## BEGIN
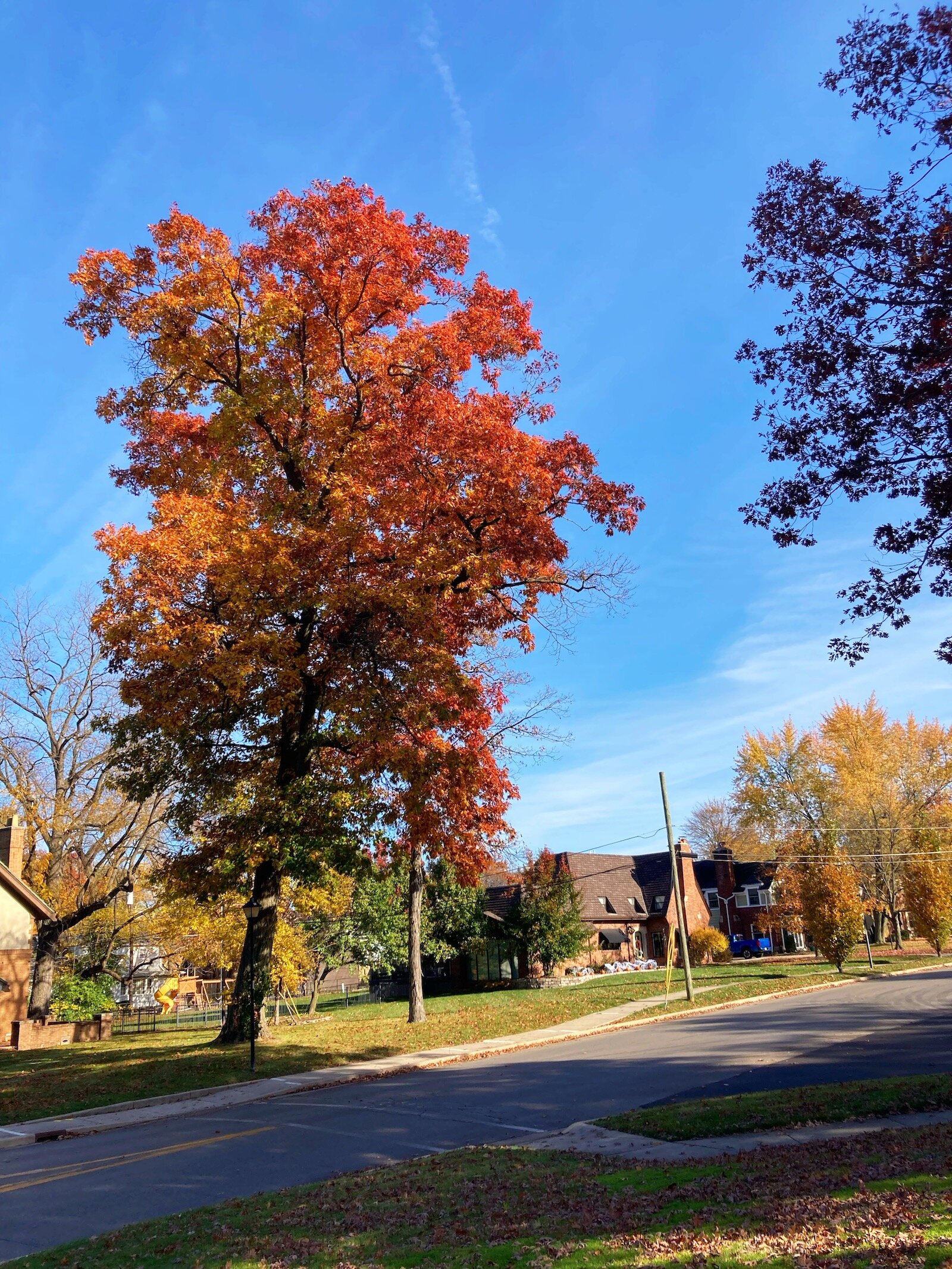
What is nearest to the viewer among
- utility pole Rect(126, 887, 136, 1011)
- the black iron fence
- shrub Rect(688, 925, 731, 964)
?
utility pole Rect(126, 887, 136, 1011)

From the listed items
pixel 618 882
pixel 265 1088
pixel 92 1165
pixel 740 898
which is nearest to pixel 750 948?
pixel 740 898

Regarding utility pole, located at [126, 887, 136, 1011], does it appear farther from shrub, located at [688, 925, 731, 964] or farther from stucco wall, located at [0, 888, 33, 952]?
shrub, located at [688, 925, 731, 964]

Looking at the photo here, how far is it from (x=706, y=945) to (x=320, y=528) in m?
38.8

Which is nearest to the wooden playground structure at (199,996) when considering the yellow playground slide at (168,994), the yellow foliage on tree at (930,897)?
the yellow playground slide at (168,994)

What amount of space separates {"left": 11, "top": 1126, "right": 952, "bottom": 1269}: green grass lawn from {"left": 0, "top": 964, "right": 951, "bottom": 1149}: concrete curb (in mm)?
3369

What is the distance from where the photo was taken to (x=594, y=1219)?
6402mm

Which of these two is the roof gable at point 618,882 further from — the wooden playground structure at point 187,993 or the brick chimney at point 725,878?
the wooden playground structure at point 187,993

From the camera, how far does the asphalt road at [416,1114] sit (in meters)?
9.03

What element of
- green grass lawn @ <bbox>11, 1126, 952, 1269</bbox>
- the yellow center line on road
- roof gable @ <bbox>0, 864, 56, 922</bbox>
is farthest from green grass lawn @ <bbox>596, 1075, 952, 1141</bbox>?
roof gable @ <bbox>0, 864, 56, 922</bbox>

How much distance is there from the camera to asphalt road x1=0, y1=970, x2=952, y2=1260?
903 centimetres

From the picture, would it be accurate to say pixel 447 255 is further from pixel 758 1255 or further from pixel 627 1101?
pixel 758 1255

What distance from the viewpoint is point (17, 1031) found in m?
27.7

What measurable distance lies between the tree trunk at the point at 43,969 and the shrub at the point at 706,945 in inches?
1199

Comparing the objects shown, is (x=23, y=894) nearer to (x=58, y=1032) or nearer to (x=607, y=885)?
(x=58, y=1032)
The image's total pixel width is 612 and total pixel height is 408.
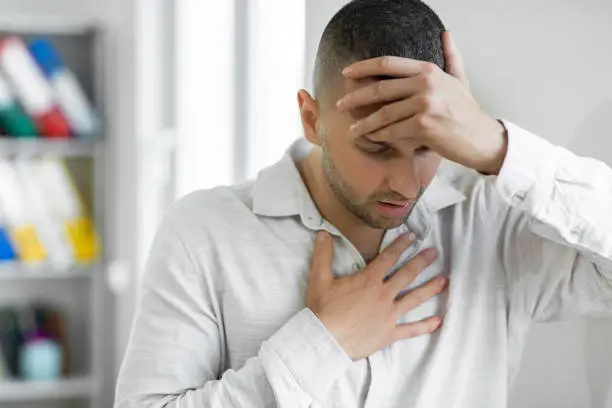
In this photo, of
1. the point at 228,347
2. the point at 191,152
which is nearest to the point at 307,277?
the point at 228,347

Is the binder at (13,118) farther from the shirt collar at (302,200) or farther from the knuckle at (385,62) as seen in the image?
the knuckle at (385,62)

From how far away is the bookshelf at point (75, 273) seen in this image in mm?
3818

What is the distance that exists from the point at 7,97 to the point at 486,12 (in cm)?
276

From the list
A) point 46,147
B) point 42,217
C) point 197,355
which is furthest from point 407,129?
point 46,147

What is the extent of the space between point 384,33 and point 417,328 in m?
0.33

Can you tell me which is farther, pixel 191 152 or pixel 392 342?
pixel 191 152

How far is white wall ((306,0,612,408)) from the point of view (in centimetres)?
116

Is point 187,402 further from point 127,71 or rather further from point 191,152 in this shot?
point 127,71

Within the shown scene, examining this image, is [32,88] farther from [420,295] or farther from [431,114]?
[431,114]

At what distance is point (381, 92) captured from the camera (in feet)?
3.46

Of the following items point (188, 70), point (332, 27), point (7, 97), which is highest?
point (332, 27)

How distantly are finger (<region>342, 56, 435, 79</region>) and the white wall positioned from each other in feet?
0.74

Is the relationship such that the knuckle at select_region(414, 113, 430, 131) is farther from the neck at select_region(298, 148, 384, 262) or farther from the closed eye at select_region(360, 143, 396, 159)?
the neck at select_region(298, 148, 384, 262)

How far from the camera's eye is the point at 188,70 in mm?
2758
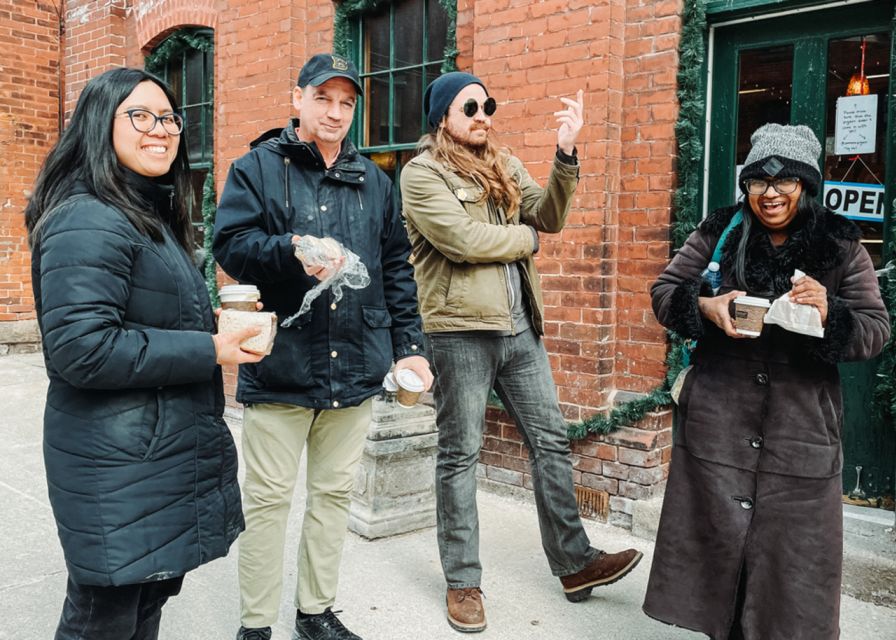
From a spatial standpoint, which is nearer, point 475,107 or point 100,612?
point 100,612

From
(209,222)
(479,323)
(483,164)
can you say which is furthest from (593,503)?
(209,222)

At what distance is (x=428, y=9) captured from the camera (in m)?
5.92

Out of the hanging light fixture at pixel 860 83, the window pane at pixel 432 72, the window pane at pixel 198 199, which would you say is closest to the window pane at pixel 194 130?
the window pane at pixel 198 199

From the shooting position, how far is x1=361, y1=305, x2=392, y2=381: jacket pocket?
3.17m

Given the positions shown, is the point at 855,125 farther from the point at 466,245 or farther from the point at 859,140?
the point at 466,245

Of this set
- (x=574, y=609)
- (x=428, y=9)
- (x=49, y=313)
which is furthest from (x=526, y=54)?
(x=49, y=313)

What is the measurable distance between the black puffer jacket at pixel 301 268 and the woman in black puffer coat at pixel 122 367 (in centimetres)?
62

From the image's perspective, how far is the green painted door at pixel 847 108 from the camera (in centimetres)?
402

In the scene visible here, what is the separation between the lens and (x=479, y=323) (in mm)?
3447

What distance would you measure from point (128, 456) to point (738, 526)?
1916 mm

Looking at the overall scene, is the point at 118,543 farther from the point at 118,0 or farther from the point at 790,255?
the point at 118,0

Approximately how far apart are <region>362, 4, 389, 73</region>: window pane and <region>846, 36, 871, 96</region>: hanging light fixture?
3347 mm

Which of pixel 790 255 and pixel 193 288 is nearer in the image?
pixel 193 288

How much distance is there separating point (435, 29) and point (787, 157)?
3.74m
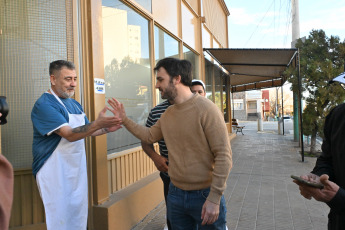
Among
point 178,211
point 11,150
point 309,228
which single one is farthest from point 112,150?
point 309,228

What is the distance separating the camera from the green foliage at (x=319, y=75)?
8.56 m

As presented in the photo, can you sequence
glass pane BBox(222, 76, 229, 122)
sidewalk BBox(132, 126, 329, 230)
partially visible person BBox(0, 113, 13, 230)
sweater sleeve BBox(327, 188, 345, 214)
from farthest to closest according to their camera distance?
glass pane BBox(222, 76, 229, 122)
sidewalk BBox(132, 126, 329, 230)
sweater sleeve BBox(327, 188, 345, 214)
partially visible person BBox(0, 113, 13, 230)

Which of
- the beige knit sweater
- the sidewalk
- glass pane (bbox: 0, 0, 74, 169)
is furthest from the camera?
the sidewalk

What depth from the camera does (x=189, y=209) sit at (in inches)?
81.0

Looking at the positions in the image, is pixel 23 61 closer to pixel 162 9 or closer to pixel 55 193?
pixel 55 193

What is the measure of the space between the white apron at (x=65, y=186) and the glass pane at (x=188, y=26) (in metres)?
5.73

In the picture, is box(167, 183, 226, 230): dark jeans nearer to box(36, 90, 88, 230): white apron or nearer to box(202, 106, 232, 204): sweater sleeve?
box(202, 106, 232, 204): sweater sleeve

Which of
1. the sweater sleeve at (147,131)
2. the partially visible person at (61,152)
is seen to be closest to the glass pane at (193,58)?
the sweater sleeve at (147,131)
## END
## WRITTEN EXERCISE
Reproduce the data verbatim. Do not carry any picture into the copy.

## FULL OUTPUT
What is nearest to the viewer among
- utility pole Rect(126, 887, 136, 1011)
- the black iron fence
- shrub Rect(688, 925, 731, 964)
?
utility pole Rect(126, 887, 136, 1011)

From the listed items
pixel 618 882
pixel 265 1088
pixel 92 1165
pixel 740 898
which is nearest to pixel 750 948?
pixel 740 898

Regarding utility pole, located at [126, 887, 136, 1011], does it appear farther from shrub, located at [688, 925, 731, 964] or farther from stucco wall, located at [0, 888, 33, 952]?
shrub, located at [688, 925, 731, 964]

Looking at the photo here, how far is it from (x=706, y=945) to (x=320, y=528) in m?
38.8

Which is nearest to the wooden playground structure at (199,996) when considering the yellow playground slide at (168,994), the yellow foliage on tree at (930,897)?
the yellow playground slide at (168,994)

What amount of space separates {"left": 11, "top": 1126, "right": 952, "bottom": 1269}: green grass lawn from {"left": 0, "top": 964, "right": 951, "bottom": 1149}: concrete curb (in mm)?
3369

What is the distance from where the photo was taken to (x=594, y=1219)?
6402mm

Which of these two is the roof gable at point 618,882 further from — the wooden playground structure at point 187,993 or the brick chimney at point 725,878?
the wooden playground structure at point 187,993

From the camera, how far does the asphalt road at [416,1114] sit (in meters)?
9.03

What element of
- green grass lawn @ <bbox>11, 1126, 952, 1269</bbox>
- the yellow center line on road
- roof gable @ <bbox>0, 864, 56, 922</bbox>
is farthest from green grass lawn @ <bbox>596, 1075, 952, 1141</bbox>?
roof gable @ <bbox>0, 864, 56, 922</bbox>

How much distance is there from the camera to asphalt road x1=0, y1=970, x2=952, y2=1260?
903 centimetres

From the picture, would it be accurate to say pixel 447 255 is further from pixel 758 1255 or further from pixel 627 1101?
pixel 758 1255

What distance from the viewpoint is point (17, 1031) found in m?
27.7

What measurable distance lies between the tree trunk at the point at 43,969 and the shrub at the point at 706,945 in inches?
1199

Comparing the objects shown, is (x=23, y=894) nearer to (x=58, y=1032) or nearer to (x=607, y=885)?
(x=58, y=1032)
The image's total pixel width is 612 and total pixel height is 408.
In this photo, of
1. the point at 228,347
2. the point at 191,152
which is nearest to the point at 307,277?
the point at 228,347

Is the binder at (13,118) farther from the shirt collar at (302,200) or farther from the knuckle at (385,62) as seen in the image?
the knuckle at (385,62)

From how far away is the bookshelf at point (75, 273) seen in this image in mm?
3818

What is the distance that exists from the point at 7,97 to the point at 486,12 (in cm)?
276

From the list
A) point 46,147
B) point 42,217
C) point 197,355
which is furthest from point 407,129?
point 46,147

What is the extent of the space between point 384,33 and point 417,328 in m?
0.33

Can you tell me which is farther, pixel 191 152 or pixel 392 342?
pixel 191 152

How far is white wall ((306,0,612,408)) from the point of view (in centimetres)?
116

Is point 187,402 further from point 127,71 or rather further from point 191,152 in this shot?
point 127,71

Within the shown scene, examining this image, is [32,88] farther from [420,295] or farther from [431,114]?
[431,114]

At what distance is point (381, 92) captured from the camera (in feet)?
3.46

Of the following items point (188, 70), point (332, 27), point (7, 97), which is highest?
point (332, 27)

How distantly are finger (<region>342, 56, 435, 79</region>) and the white wall positioned from each other in feet?
0.74

Is the relationship such that the knuckle at select_region(414, 113, 430, 131) is farther from the neck at select_region(298, 148, 384, 262) or farther from the closed eye at select_region(360, 143, 396, 159)?
the neck at select_region(298, 148, 384, 262)

How far from the camera's eye is the point at 188,70 in mm?
2758
From a spatial standpoint, which is nearer, point 475,107 or point 100,612?
point 100,612

From
(209,222)
(479,323)
(483,164)
can you say which is furthest from (593,503)?
(209,222)

At what distance is (x=428, y=9) captured from the camera (in m)?
5.92

Out of the hanging light fixture at pixel 860 83, the window pane at pixel 432 72, the window pane at pixel 198 199, which would you say is closest to the window pane at pixel 194 130?
the window pane at pixel 198 199

From the shooting position, how far is x1=361, y1=305, x2=392, y2=381: jacket pocket?
3.17m

Given the positions shown, is the point at 855,125 farther from the point at 466,245 or farther from the point at 859,140?
the point at 466,245

Of this set
- (x=574, y=609)
- (x=428, y=9)
- (x=49, y=313)
which is furthest from (x=526, y=54)?
(x=49, y=313)

What is the measurable distance between the black puffer jacket at pixel 301 268 and the woman in black puffer coat at pixel 122 367 (in centimetres)?
62

From the image's perspective, how far is the green painted door at pixel 847 108 from the camera (in centimetres)?
402

In the scene visible here, what is the separation between the lens and (x=479, y=323) (in mm)?
3447

What distance would you measure from point (128, 456) to point (738, 526)?
1916 mm

Looking at the overall scene, is the point at 118,543 farther from the point at 118,0 or farther from the point at 790,255?
the point at 118,0

Approximately how far apart are <region>362, 4, 389, 73</region>: window pane and <region>846, 36, 871, 96</region>: hanging light fixture?
3347 mm

Which of pixel 790 255 and pixel 193 288 is nearer in the image?
pixel 193 288

How much distance is there separating point (435, 29) and point (787, 157)?
3.74m
Among
point 178,211
point 11,150
point 309,228
which single one is farthest from point 112,150?
point 309,228

What is the distance separating the camera from the green foliage at (x=319, y=75)?
8.56 m

As presented in the photo, can you sequence
glass pane BBox(222, 76, 229, 122)
sidewalk BBox(132, 126, 329, 230)
partially visible person BBox(0, 113, 13, 230)
sweater sleeve BBox(327, 188, 345, 214)
from farthest to closest according to their camera distance?
glass pane BBox(222, 76, 229, 122)
sidewalk BBox(132, 126, 329, 230)
sweater sleeve BBox(327, 188, 345, 214)
partially visible person BBox(0, 113, 13, 230)

Which of
- the beige knit sweater
- the sidewalk
- glass pane (bbox: 0, 0, 74, 169)
is furthest from the camera?
the sidewalk

What depth from the camera does (x=189, y=209) sit at (in inches)?
81.0

Looking at the positions in the image, is pixel 23 61 closer to pixel 162 9 or closer to pixel 55 193?
pixel 55 193

What is the measure of the space between the white apron at (x=65, y=186) and the glass pane at (x=188, y=26) (in metres)?
5.73

In the picture, is box(167, 183, 226, 230): dark jeans nearer to box(36, 90, 88, 230): white apron or nearer to box(202, 106, 232, 204): sweater sleeve?
box(202, 106, 232, 204): sweater sleeve

Which of
1. the sweater sleeve at (147,131)
2. the partially visible person at (61,152)
is seen to be closest to the glass pane at (193,58)?
the sweater sleeve at (147,131)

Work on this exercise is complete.